CNN’s website has a well-designed Iraq war section, including a list of confirmed coalition casualties – which currently stands at 149. Although it’s not often reported, during Gulf War I, an undercover journalist discovered the Pentagon underreporting U.S. casualties by 400%.Here’s an article by the reporter that discovered that while the Pentagon was claiming 55 U.S. casualties he discovered the real total was around 200.

On the side, New York Times columnist John Broder discusses the problem of estimating Iraqi casualties in this April 9 column, while the Iraq Body Count website estimates over 1,300, which they admit in Broder’s column to be an underestimate.

This is an excellent article by Pulitzer-prize winning journalist Patrick Sloyan about how the U.S. military quickly buried tens of thousands of killed Iraqis during Gulf War I:
“Daniel and the rest of the world would not find out until months later why the dead had vanished. Thousands of Iraqi soldiers, some of them alive and firing their weapons from World War I-style trenches, were buried by plows mounted on Abrams main battle tanks.

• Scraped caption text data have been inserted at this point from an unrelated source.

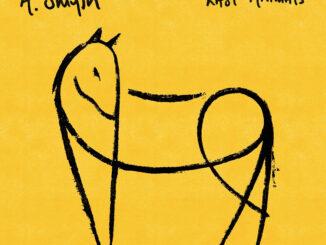 ALBUM REVIEW: A. Smyth - Last Animals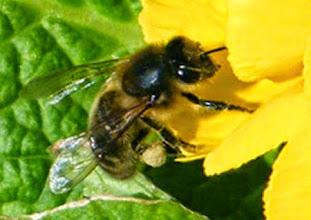 Photo: Abeille sur une jonquille. Actuellement les abeilles butinent au jardin sur les lauriers-tin et les bourdons sur la cytise - 5° ce matin à à 4 h et ciel clair.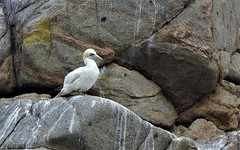 Fou de Bassan (chriscrst photo66) Tags: bird animal oiseau foudebassan colonie rocher îlerouzic bretagne nikoncoolpixp900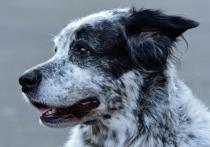 Забайкалье - в числе пяти субъектов РФ, где собак отлавливают ветеринары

The Abrams flanked the trench lines so that tons of sand from the plow spoil funneled into the trenches. Just behind the tanks, actually straddling the trench line, came M2 Bradleys pumping 7.62mm machine gun bullets into the Iraqi troops.

What happened at the Neutral Zone that day has become a metaphor for the conduct of modern warfare. While political leaders bask in voter approval for destroying designated enemies, they are increasingly determined to mask the reality of warfare that causes voters to recoil.”